▶ GOAL OF THE EXERCISE: Only the lines running from the line with "gota de sangue" to the end of the listing below should be copied, exactly, without pictures.
INFORMATION SHOWN START
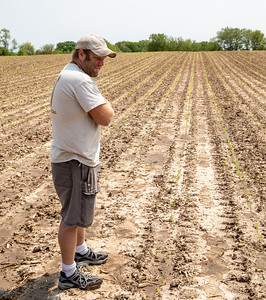 Brandon Walter looks over his rain-soaked fields Friday, May 31, 2019 in Harvard.  KKoontz- For Shaw Media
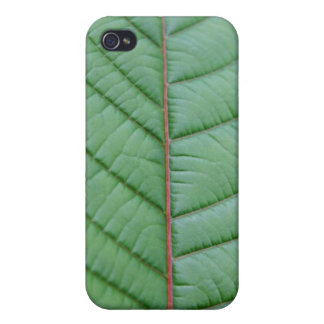 Mitragyna Speciosa löv iPhone 4 Cases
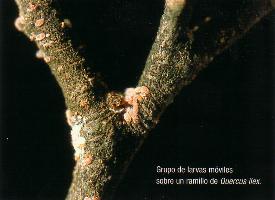 Grupo de larvas moviles sobre ramillo de Quercus ilex.
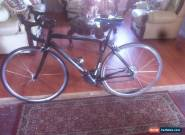specialized roubaix for Sale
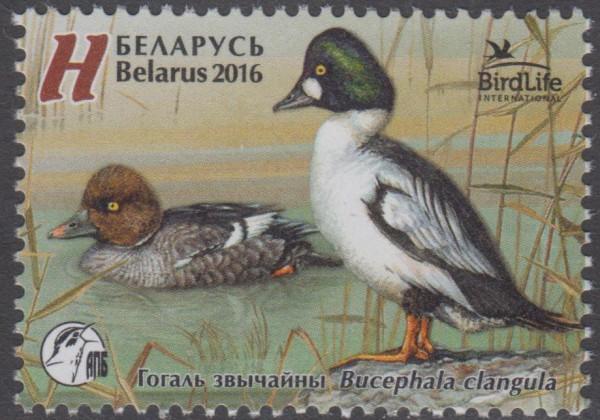 Vogel des Jahres, Schellente (16P05)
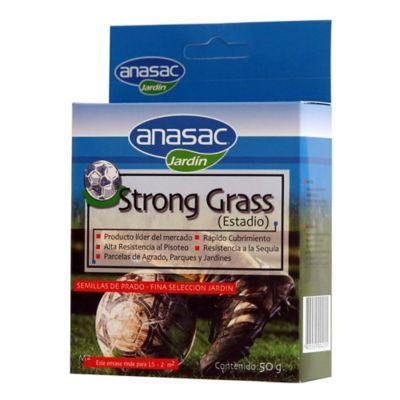 Semilla pasto para campos deportivos 50 gramos
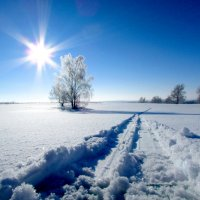 Вставай на лыжи!!! :: Константин Филякин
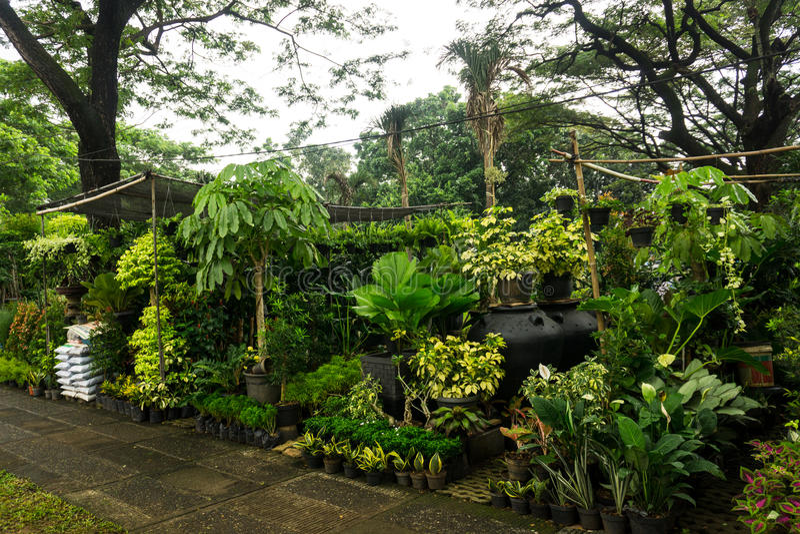 各种各样的种类植物,花和肥料由在雅加达拍的卖花人照片卖印度尼西亚 免版税图库摄影
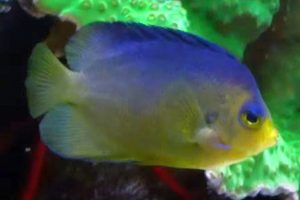 Blue Back Angelfish (Centropyge colini).mp4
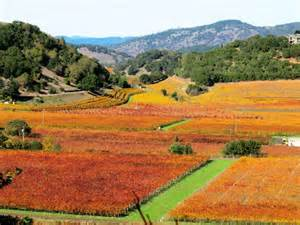 Napa Valley Fall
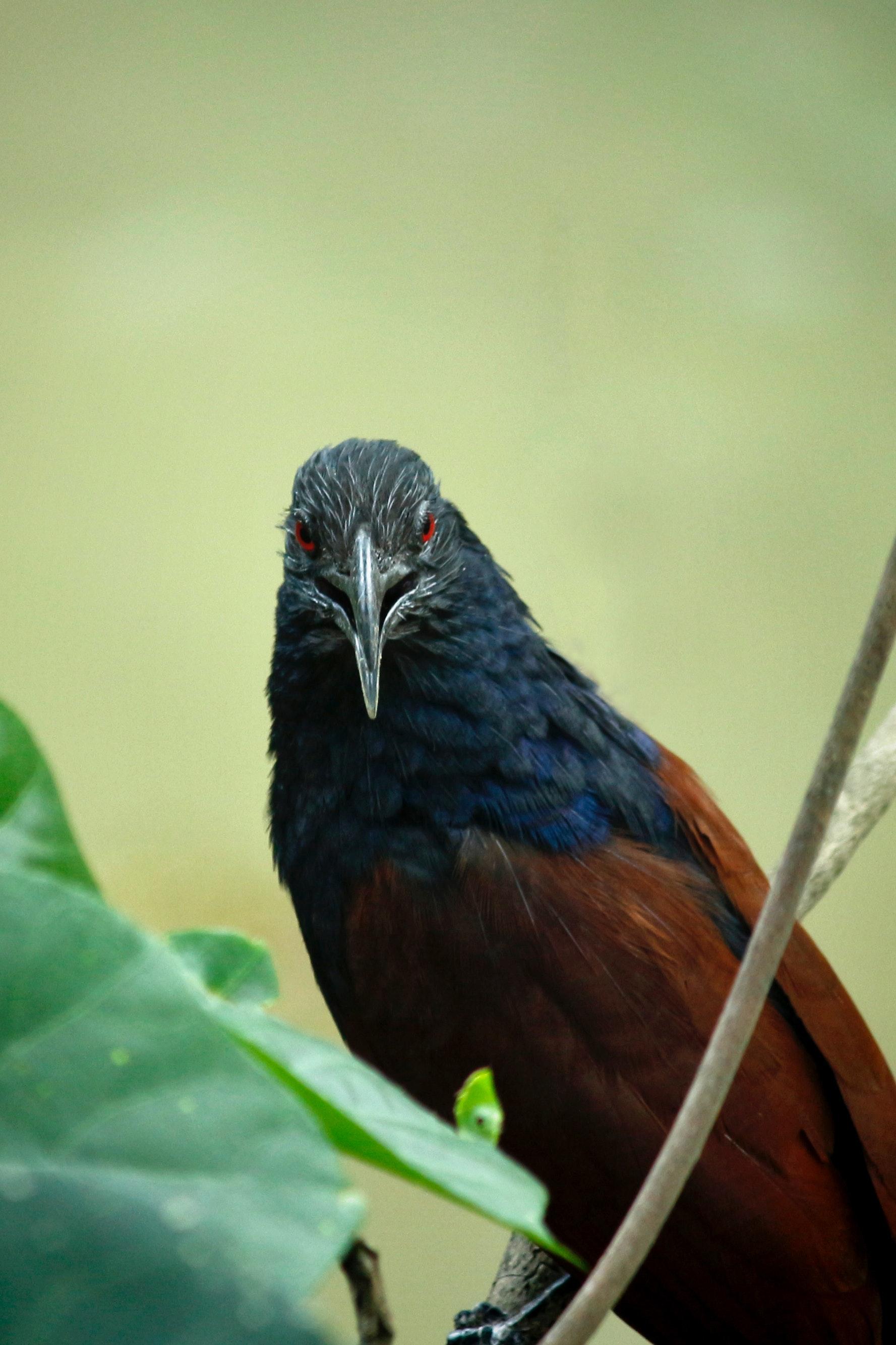 Φωτογραφίες από το μεγαλύτερο πουλί δωρεάν λεσβιακές ταινίες αποπλάνησης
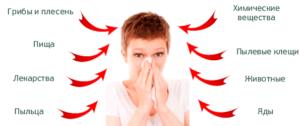 Избегать контакта с аллергенами для профилактики бронхита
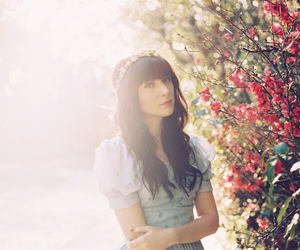 blossoms, fashion, and flowers image
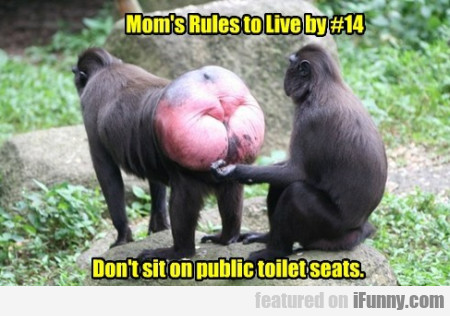 Mum's rules to live by #14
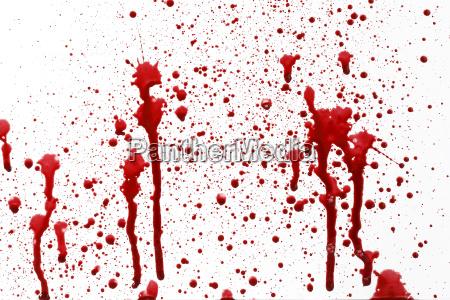 gota de sangue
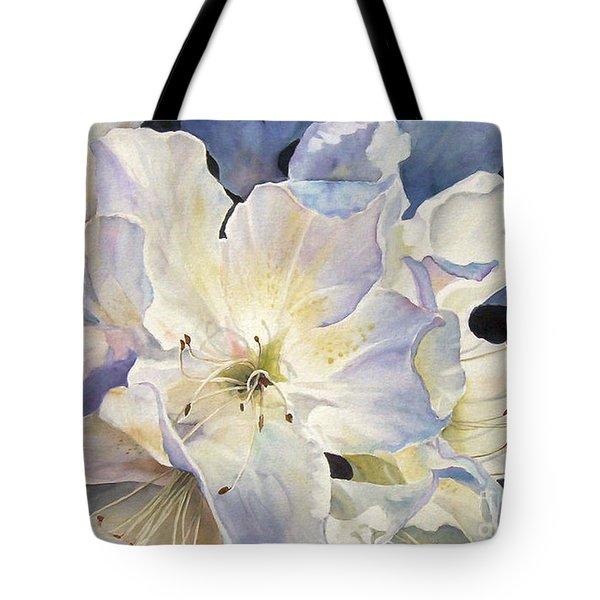 Morning Shadows   Sold Prints Available Tote Bag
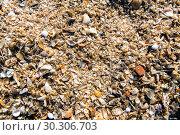 Купить «Background of seashells. Shelly beach», фото № 30306703, снято 26 сентября 2015 г. (c) Евгений Ткачёв / Фотобанк Лори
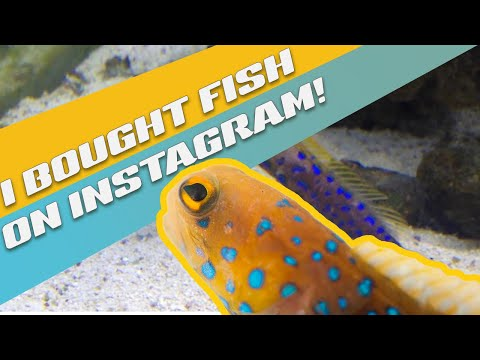 I Bought A Blue Spotted Jawfish On Instagram!
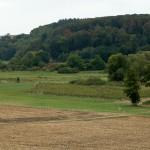 1) Blick in die Bornwiesen
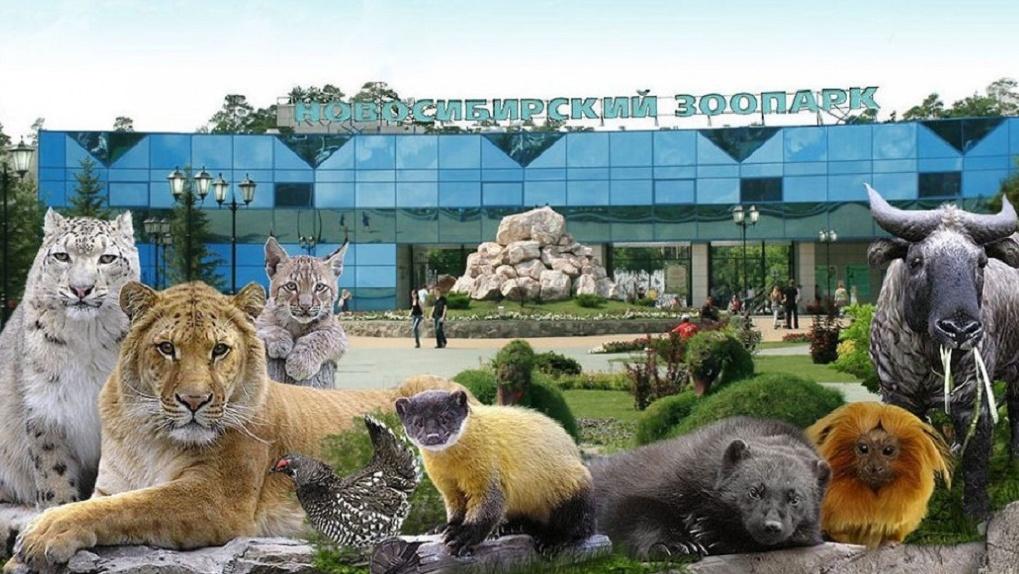 Андрей Травников распорядился выделить деньги на помощь Новосибирскому зоопарку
INFORMATION SHOWN END
▶ ANSWER TO THIS PROBLEM:
 gota de sangue
 Morning Shadows   Sold Prints Available Tote Bag
 Купить «Background of seashells. Shelly beach», фото № 30306703, снято 26 сентября 2015 г. (c) Евгений Ткачёв / Фотобанк Лори
 I Bought A Blue Spotted Jawfish On Instagram!
 1) Blick in die Bornwiesen
 Андрей Травников распорядился выделить деньги на помощь Новосибирскому зоопарку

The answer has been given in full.